— START —

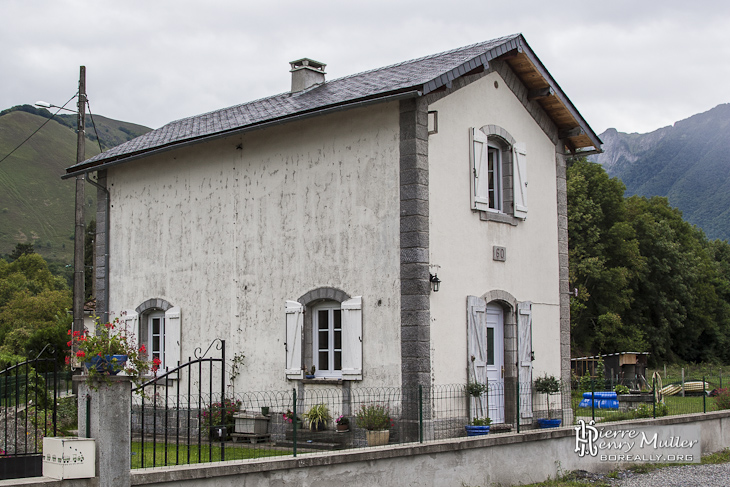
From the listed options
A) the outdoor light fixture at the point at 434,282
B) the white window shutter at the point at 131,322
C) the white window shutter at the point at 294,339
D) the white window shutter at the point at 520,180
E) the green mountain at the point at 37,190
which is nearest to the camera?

— END —

Given problem: Set out every line of the material above as a numbered list, leaving out blank lines and any pictures.

Solution:
1. From the listed options
2. A) the outdoor light fixture at the point at 434,282
3. B) the white window shutter at the point at 131,322
4. C) the white window shutter at the point at 294,339
5. D) the white window shutter at the point at 520,180
6. E) the green mountain at the point at 37,190
7. which is nearest to the camera?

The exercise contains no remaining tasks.